İmamoğlu, Türkiye ve bölgede yaşanan olumsuz gelişmelere rağmen barışın konuşulmasını “en fazla umutlandıran gelişme” olarak değerlendirdi, Türkiye halklarına selamlarını iletti ve barış sürecine aktif destek sözü verdi.
“CEZAEVLERİNDEKİ EN BÜYÜK SORUN UZUN TUTUKLULUK”
Bakırhan, cezaevlerinin en büyük sorununu uzun tutukluluk süreci ve adil olmayan yargılamalar olarak tanımladı. DEM Parti Eş Genel Başkanı Bakırhan, “Umarım önümüzdeki dönem tutuksuz yargılamalar olur, adil yargılamalar olur, siyasi davalar son bulur” dedi.

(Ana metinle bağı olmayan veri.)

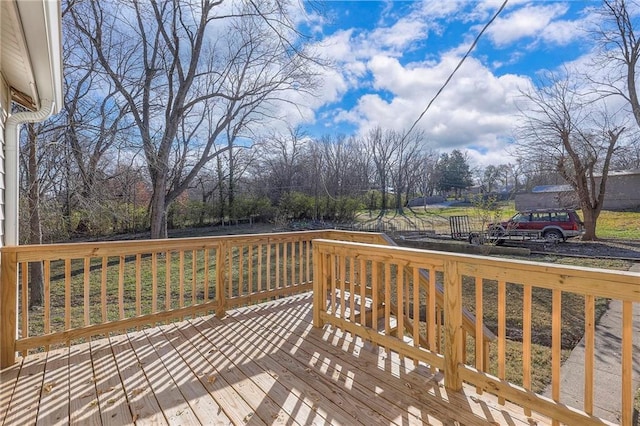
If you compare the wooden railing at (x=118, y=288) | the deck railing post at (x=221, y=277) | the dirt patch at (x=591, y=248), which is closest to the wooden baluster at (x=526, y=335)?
the wooden railing at (x=118, y=288)

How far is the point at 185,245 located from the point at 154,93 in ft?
32.7

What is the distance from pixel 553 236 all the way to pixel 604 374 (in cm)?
998

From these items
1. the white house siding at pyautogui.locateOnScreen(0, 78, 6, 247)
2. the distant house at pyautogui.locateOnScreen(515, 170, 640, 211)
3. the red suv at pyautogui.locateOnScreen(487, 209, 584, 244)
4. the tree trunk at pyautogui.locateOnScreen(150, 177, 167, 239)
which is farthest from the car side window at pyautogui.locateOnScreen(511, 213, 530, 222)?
the white house siding at pyautogui.locateOnScreen(0, 78, 6, 247)

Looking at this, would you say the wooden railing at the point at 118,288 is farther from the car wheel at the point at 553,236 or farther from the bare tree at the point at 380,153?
the bare tree at the point at 380,153

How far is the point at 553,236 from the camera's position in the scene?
11.8m

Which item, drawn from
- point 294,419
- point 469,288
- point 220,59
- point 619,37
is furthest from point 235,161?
point 294,419

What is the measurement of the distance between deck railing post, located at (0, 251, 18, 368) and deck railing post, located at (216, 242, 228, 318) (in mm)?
1645

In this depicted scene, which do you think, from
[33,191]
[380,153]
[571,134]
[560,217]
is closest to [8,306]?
[33,191]

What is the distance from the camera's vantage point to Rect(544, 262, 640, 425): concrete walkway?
2898mm

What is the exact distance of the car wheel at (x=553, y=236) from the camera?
463 inches

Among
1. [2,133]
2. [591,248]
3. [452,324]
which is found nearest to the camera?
[452,324]

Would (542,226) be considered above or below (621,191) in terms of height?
below

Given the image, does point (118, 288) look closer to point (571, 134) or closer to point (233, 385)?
point (233, 385)

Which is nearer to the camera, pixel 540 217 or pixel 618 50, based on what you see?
pixel 618 50
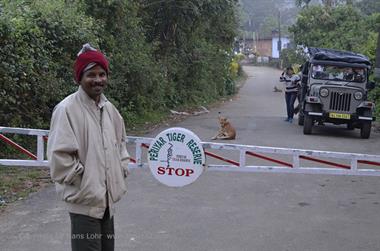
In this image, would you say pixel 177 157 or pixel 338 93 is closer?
pixel 177 157

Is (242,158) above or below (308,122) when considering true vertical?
above

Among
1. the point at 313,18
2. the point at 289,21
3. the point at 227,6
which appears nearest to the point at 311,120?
the point at 227,6

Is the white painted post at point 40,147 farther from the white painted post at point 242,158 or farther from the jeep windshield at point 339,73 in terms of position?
the jeep windshield at point 339,73

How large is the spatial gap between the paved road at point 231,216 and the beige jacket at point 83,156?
6.59ft

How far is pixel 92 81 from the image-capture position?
3418mm

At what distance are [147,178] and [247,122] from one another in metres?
9.71

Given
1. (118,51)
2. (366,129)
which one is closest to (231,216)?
(366,129)

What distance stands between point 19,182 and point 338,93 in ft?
30.8

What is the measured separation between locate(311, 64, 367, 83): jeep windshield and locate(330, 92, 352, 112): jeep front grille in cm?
77

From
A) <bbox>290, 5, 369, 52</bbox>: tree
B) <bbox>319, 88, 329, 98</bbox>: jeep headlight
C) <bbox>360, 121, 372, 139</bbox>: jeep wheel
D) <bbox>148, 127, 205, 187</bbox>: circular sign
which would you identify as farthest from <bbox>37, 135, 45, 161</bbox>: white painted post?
<bbox>290, 5, 369, 52</bbox>: tree

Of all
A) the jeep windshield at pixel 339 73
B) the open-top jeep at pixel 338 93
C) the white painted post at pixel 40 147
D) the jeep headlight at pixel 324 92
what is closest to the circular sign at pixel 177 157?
the white painted post at pixel 40 147

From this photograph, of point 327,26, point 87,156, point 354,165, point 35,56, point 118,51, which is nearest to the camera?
point 87,156

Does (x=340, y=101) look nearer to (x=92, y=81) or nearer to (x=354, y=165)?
(x=354, y=165)

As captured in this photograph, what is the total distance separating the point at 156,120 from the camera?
17.8 metres
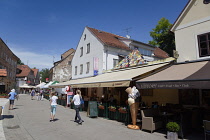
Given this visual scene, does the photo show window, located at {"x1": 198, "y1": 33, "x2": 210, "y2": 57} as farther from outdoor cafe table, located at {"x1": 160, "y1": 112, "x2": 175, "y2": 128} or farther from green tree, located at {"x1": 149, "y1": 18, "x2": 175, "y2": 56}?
green tree, located at {"x1": 149, "y1": 18, "x2": 175, "y2": 56}

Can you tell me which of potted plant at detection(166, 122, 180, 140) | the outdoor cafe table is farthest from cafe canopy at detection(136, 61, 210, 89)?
potted plant at detection(166, 122, 180, 140)

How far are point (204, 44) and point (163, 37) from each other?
22557 millimetres

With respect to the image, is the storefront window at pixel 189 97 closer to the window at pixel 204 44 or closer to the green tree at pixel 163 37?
the window at pixel 204 44

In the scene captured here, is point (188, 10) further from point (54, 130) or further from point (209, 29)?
point (54, 130)

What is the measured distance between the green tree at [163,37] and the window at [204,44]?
69.6ft

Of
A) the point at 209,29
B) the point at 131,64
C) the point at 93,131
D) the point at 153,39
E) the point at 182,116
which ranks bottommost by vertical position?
the point at 93,131

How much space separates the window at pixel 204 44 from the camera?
27.5ft

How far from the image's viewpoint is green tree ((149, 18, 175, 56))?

DEM Parti Eş Genel Başkanı Tülay Hatimoğulları, İmamoğlu’nun “barış ve demokrasinin birbirine sıkı sıkıya bağlı olduğu” vurgusunu önemsediklerini belirtti. Hatimoğulları, “Bir ülke demokratikleştikçe barışı, barışı tesis ettikçe demokrasiyi sağlar” dedi.
İmamoğlu’nun “Ayrımcılık Türkiye’ye yakışmaz, ülkede acı yaşayan her yeri tedavi etmek durumundayız” mesajının anlamlı olduğu vurgulandı, “iç cephenin tahkim edilmesi için Türkiye’deki tüm farklılıklara yaşam hakkı tanınması gerektiği” ifade edildi.

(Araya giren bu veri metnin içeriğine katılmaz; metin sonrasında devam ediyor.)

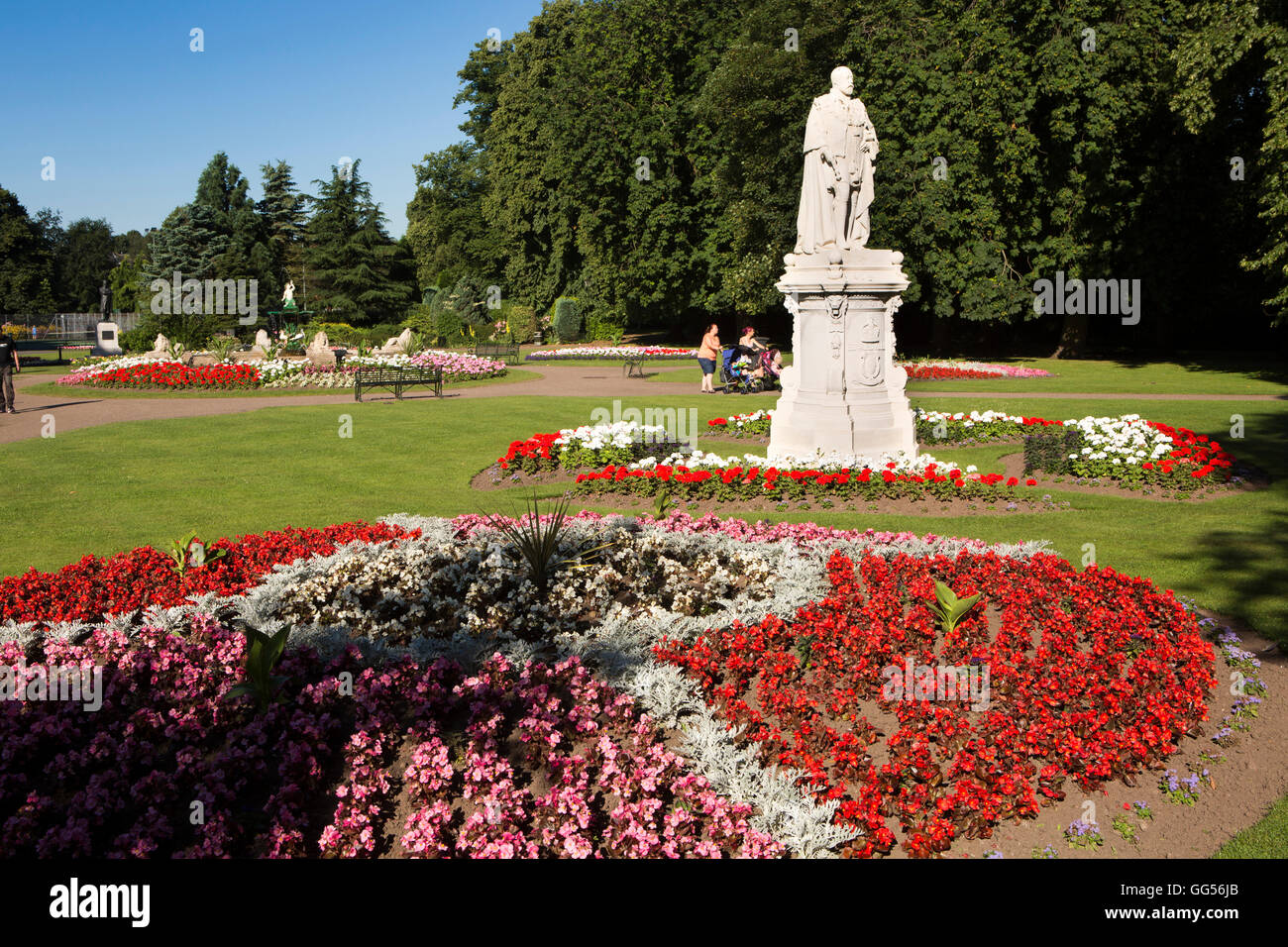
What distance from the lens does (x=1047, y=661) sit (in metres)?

YARGININ SİYASALLAŞMASI ELEŞTİRİSİ
Hatimoğulları, cezaevindeki tutsakların en büyük şikayetinin yargının siyasallaşması olduğunu söyledi, seçilmişlere yönelik operasyonların Türkiye’de antidemokratik uygulamaların temel göstergesi olduğu belirtildi.
DEM Parti Eş Genel Başkanı Hatimoğulları, “Seçme ve seçilme hakkı demokrasinin vazgeçilmez asgari koşuludur. İnsanlar demokratik zeminde siyaset yürüttükleri için hapishanelerde olamazlar” dedi.
SÜREÇ İÇİN BÜYÜK SORUMLULUK
Bakırhan, Ortadoğu ve dünyadaki gelişmelerin barış sürecinin başarıya ulaşması için büyük sorumluluk yüklediğini ifade etti, “Daha demokratik, daha barışçıl, siyasi davaların olmadığı, hukukun ve yargının tarafsız bağımsız davrandığı bir süreci hep birlikte yaşarız” dedi.